Лапшина вообще не человеческое дитя носит — резанула болью странная мысль.

— Светлана…

— Ничего не говори!

— Я молчу, если ты не заметила. — Его губы, действительно, не шевелились.

— Вот и молчи.

Она снова стала беззаботным ребенком, у которого впереди жаркое лето на берегу самого теплого моря.

— Молчи.

Чтобы не слышать его, она даже глаза закрыла. Только все равно слышала далеко стон:

— Светлана…

Подумалось, что кто поможет Сашке найти убийцу девушки в лесу? Кто поможет найти создавшего ловушку со светочем? И на кого вообще была рассчитана эта ловушка?

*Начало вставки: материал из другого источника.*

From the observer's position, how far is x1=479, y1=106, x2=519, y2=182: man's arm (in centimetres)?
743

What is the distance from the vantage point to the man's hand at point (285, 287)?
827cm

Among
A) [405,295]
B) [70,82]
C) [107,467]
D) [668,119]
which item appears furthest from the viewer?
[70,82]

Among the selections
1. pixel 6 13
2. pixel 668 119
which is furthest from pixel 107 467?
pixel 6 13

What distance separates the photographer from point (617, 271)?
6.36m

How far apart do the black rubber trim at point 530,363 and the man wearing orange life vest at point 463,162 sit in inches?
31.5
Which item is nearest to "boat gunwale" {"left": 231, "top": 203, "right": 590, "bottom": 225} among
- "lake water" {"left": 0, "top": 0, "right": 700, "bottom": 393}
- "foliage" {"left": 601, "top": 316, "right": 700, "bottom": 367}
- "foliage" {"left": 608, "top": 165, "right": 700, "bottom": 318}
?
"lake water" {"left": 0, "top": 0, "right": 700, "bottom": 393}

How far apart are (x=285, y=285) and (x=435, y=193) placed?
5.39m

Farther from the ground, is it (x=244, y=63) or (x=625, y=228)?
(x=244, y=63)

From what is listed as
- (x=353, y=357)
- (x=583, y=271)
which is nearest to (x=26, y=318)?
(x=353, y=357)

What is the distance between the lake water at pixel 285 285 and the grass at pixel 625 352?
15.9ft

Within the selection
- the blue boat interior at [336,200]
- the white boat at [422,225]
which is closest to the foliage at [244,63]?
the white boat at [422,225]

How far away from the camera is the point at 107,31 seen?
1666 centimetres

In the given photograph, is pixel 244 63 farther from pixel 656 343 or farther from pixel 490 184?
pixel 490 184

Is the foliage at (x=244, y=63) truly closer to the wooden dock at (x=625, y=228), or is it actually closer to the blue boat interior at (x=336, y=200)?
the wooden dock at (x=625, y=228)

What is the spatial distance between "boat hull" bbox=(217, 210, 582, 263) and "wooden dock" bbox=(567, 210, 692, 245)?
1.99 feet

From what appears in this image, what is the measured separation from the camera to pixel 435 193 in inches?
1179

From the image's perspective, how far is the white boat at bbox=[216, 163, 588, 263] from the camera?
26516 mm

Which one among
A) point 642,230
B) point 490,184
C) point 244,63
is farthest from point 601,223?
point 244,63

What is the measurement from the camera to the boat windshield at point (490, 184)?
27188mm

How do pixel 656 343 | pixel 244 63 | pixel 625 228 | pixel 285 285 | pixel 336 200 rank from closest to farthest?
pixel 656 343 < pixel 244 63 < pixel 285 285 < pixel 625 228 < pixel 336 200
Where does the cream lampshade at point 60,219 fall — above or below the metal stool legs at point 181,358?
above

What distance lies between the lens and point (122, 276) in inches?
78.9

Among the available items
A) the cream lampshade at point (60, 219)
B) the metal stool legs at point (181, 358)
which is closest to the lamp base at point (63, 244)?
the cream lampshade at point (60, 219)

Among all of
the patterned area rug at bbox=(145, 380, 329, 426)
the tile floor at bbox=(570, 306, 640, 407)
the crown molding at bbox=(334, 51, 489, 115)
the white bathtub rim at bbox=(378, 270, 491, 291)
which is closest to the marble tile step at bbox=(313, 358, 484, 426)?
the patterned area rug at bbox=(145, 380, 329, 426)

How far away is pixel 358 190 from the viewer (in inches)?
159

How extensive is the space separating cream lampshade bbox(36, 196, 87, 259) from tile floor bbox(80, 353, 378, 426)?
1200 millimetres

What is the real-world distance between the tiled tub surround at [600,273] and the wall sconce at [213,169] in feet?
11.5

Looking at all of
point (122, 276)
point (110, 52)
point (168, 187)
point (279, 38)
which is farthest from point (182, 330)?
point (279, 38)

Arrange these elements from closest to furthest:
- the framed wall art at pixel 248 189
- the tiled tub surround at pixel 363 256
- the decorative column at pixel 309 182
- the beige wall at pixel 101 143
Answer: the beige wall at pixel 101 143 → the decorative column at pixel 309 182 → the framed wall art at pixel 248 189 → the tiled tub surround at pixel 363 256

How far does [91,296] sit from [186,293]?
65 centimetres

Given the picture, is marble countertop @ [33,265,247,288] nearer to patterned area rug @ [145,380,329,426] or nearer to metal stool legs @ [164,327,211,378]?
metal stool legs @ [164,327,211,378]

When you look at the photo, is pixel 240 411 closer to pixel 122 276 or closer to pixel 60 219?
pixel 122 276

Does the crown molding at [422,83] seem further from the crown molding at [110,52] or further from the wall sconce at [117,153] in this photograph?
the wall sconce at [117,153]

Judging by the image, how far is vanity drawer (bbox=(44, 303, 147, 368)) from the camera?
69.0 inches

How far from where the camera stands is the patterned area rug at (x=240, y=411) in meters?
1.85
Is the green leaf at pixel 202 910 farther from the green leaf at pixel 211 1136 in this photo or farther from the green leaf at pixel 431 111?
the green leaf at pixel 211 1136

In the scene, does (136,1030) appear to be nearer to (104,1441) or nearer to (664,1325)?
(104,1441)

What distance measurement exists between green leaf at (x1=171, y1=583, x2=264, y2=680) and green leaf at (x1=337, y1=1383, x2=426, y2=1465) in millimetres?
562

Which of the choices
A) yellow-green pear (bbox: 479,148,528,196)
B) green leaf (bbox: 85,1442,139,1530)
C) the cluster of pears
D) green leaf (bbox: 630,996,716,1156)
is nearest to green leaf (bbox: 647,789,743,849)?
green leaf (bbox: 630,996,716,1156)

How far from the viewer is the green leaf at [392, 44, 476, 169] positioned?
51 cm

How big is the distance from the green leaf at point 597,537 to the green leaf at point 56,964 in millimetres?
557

— Да чтоб тебя, глупая свиристелка… — выругалась она сама на себя и шагнула прочь от жаркого полдня, пыли и аромата трав, мальчишки в коротких шортах и матроске, отца. Двух отцов. Ненастоящего, который научил радоваться каждой мелочи жизни, и настоящего, который только и сумел привить постоянное сомнение в выборе.

В нос ударил едкий больничный запах — хлор, карболка, что-то еще. Хлороформ. Его она опознала слишком поздно, когда уже было не отстраниться в сторону.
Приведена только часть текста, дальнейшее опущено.